What does proper bra fit have to do with preserving the planet? Actually, more than one would think. Because, in today’s COVID marketplace, with surging e-commerce sales and spiraling return rates, that little bralette, the one purchased in a few swift clicks online then sent back for being too tight, is contributing to textile waste.

Try this on for size: More than $64B of apparel is returned annually, and over 70 percent of surveyed consumers cite fit as the main reason for making apparel and shoe related returns. Additionally, returns and dead inventory add over 15 million tons of textile waste into landfills yearly in the U.S. alone. (source: Luxor & Finch.)

Increasingly experts draw a direct line between sizing and sustainability. Whether talking about a sports bra, a pair of jeans or fast fashion, and whether the focus is the supply chain, or 3D technology or Internet shopping, the conversation converges on the problem of fit.

Contactless body scanning done on an iPhone, integration of robotics on the factory floor, AI for real time data collection, and on-demand business models are starting to be implemented to solve outdated modes of sizing, and propel the industry toward a more sustainable future.

The future of clothing is personal,” states Andrea Madho, CEO & cofounder of Lab 141, a company that features cutting edge “made for me” technology.

Advancing personalization is possible when industry leaders come together on fit and tech.
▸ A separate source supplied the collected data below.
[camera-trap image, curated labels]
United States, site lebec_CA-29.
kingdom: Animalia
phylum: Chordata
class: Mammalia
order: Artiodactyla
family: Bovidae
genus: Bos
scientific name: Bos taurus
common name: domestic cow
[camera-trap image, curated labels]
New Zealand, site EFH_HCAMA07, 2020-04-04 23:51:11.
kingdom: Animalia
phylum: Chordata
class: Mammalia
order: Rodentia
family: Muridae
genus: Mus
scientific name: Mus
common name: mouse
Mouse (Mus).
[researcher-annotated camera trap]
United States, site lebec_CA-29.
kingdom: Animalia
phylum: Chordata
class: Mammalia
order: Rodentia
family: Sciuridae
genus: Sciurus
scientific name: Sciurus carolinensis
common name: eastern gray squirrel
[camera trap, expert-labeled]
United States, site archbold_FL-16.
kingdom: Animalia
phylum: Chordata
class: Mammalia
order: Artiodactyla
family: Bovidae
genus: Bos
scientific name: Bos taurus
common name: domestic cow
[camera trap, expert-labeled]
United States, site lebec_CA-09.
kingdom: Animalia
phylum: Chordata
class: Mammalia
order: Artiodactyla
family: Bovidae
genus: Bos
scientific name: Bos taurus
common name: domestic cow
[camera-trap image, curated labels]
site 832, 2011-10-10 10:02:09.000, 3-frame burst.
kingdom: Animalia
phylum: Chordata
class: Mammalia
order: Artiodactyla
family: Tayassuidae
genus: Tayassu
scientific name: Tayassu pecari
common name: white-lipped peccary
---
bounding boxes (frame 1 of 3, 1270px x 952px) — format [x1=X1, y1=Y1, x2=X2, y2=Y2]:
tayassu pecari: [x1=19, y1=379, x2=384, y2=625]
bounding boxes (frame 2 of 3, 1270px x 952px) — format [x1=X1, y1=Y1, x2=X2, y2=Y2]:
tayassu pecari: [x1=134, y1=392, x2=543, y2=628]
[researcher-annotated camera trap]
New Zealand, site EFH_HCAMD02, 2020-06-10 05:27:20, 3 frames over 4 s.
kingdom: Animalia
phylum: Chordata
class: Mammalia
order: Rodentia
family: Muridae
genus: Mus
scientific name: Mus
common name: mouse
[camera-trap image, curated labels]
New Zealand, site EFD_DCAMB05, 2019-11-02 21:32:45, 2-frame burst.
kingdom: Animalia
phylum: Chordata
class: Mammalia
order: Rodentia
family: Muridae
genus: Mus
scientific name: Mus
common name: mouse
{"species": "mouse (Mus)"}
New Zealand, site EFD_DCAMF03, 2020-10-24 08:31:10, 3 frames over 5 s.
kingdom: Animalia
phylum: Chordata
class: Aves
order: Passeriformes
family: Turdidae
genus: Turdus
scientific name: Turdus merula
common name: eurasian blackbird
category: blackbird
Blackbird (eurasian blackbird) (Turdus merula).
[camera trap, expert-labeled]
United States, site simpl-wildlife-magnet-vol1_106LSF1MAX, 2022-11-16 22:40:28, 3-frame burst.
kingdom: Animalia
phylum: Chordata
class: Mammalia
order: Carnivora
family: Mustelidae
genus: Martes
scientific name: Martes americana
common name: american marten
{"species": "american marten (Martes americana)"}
As VP merchandising and innovation at lingerie brand SOMA, Kathy Devine steered the launch of Somainnofit. The electronic bra fit technology uses sensors to scan body measurements that are transmitted via Bluetooth to a Somainnofit app, which provides fit recommendations regarding Soma bras available for purchase.

Earlier this year, Soorty, Pakistan’s largest vertically integrated denim mill, collaborated with Fabricant, an Amsterdam-based digital fashion house, to launch “the world’s first digital denim garment,” created totally in 3D with no fabrics touched, demonstrating the possibilities of customization in cradle-to-cradle production. Check out the video here:

Investment is key to bring innovations like these to scale. In my view the issue is a matter of investing in a modern mindset as much as investment of money. The textile industry has a tendency to rely on the way things have always been done rather than being gung-ho early adopters of the latest tech. (Consider that we still use sizing standards set by the Department of Agriculture in 1939.)  Surely, if nothing else, our COVID experience has shown that they way we were, is not the way forward.